→ **Task description**
Report all lines of the data below that hold the word "NOTICE".

Recorded data START

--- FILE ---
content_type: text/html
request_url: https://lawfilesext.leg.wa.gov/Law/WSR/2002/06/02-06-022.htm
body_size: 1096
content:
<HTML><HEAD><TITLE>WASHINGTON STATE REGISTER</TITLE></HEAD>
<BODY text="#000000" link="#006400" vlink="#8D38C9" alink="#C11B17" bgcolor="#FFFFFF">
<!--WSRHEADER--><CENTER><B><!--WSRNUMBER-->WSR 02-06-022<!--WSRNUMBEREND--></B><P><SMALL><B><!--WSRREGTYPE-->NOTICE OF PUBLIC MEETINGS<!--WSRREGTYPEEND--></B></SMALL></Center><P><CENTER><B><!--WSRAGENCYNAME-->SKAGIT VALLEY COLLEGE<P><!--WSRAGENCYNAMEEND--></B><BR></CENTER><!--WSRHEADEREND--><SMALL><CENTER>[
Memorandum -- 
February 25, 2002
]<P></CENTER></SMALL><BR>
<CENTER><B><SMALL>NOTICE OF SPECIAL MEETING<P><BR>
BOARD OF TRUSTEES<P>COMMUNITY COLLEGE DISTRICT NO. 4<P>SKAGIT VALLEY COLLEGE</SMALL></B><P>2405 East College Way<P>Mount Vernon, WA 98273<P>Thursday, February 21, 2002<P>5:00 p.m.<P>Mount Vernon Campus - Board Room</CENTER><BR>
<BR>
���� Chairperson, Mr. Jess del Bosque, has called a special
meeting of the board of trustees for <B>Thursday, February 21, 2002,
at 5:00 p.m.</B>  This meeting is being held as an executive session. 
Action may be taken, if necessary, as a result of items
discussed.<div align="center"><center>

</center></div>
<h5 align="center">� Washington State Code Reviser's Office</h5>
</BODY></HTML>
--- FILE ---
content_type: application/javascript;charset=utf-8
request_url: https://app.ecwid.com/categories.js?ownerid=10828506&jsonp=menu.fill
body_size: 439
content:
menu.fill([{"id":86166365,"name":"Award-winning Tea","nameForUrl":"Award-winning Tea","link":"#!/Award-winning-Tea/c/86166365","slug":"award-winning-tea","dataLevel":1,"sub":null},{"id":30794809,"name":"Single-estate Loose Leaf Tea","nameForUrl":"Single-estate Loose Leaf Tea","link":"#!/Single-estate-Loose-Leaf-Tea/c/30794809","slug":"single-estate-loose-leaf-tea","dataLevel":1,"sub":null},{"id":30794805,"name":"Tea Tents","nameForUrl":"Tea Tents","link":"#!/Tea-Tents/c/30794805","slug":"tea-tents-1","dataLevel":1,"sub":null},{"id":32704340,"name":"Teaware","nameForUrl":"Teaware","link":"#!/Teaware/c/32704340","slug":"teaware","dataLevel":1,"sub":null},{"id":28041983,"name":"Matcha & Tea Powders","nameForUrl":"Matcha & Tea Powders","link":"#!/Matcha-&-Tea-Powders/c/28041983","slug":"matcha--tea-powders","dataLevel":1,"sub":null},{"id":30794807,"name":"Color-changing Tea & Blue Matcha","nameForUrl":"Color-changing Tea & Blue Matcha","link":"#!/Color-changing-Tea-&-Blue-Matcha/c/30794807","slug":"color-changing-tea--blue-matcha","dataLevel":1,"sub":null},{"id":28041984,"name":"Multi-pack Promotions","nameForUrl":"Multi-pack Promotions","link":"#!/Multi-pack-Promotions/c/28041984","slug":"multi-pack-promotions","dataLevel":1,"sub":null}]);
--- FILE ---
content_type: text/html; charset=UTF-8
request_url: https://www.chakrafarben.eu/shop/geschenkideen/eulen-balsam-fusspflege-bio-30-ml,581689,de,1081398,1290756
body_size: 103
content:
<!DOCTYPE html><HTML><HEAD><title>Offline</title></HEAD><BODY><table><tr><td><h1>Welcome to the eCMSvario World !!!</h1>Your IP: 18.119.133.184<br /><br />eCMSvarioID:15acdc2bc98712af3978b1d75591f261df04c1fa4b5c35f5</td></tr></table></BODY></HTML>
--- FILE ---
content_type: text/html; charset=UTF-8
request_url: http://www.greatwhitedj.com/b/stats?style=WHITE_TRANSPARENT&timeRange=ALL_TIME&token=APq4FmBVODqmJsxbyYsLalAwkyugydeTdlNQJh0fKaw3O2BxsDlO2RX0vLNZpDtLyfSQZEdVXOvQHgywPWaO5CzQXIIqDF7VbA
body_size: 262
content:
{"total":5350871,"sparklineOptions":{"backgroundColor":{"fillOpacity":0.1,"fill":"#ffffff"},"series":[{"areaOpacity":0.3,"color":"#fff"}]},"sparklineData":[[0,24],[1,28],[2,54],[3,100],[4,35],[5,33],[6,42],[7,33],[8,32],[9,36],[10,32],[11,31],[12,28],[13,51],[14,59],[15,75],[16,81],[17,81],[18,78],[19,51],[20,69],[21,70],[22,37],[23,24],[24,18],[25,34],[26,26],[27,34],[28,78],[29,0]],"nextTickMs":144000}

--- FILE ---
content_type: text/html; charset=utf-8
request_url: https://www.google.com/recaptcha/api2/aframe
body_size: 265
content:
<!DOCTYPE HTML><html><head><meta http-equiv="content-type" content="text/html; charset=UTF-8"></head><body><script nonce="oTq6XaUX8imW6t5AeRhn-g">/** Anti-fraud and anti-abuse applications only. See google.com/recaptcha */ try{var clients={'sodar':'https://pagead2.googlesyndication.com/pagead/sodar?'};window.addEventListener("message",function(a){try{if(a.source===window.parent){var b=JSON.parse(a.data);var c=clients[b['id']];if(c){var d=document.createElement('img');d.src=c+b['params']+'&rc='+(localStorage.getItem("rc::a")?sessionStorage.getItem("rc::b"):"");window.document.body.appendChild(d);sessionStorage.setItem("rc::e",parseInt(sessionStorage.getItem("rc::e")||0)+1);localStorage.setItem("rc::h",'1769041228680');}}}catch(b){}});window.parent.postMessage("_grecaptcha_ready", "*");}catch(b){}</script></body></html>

Recorded data END

→ **Answer section**
<!--WSRHEADER--><CENTER><B><!--WSRNUMBER-->WSR 02-06-022<!--WSRNUMBEREND--></B><P><SMALL><B><!--WSRREGTYPE-->NOTICE OF PUBLIC MEETINGS<!--WSRREGTYPEEND--></B></SMALL></Center><P><CENTER><B><!--WSRAGENCYNAME-->SKAGIT VALLEY COLLEGE<P><!--WSRAGENCYNAMEEND--></B><BR></CENTER><!--WSRHEADEREND--><SMALL><CENTER>[
<CENTER><B><SMALL>NOTICE OF SPECIAL MEETING<P><BR>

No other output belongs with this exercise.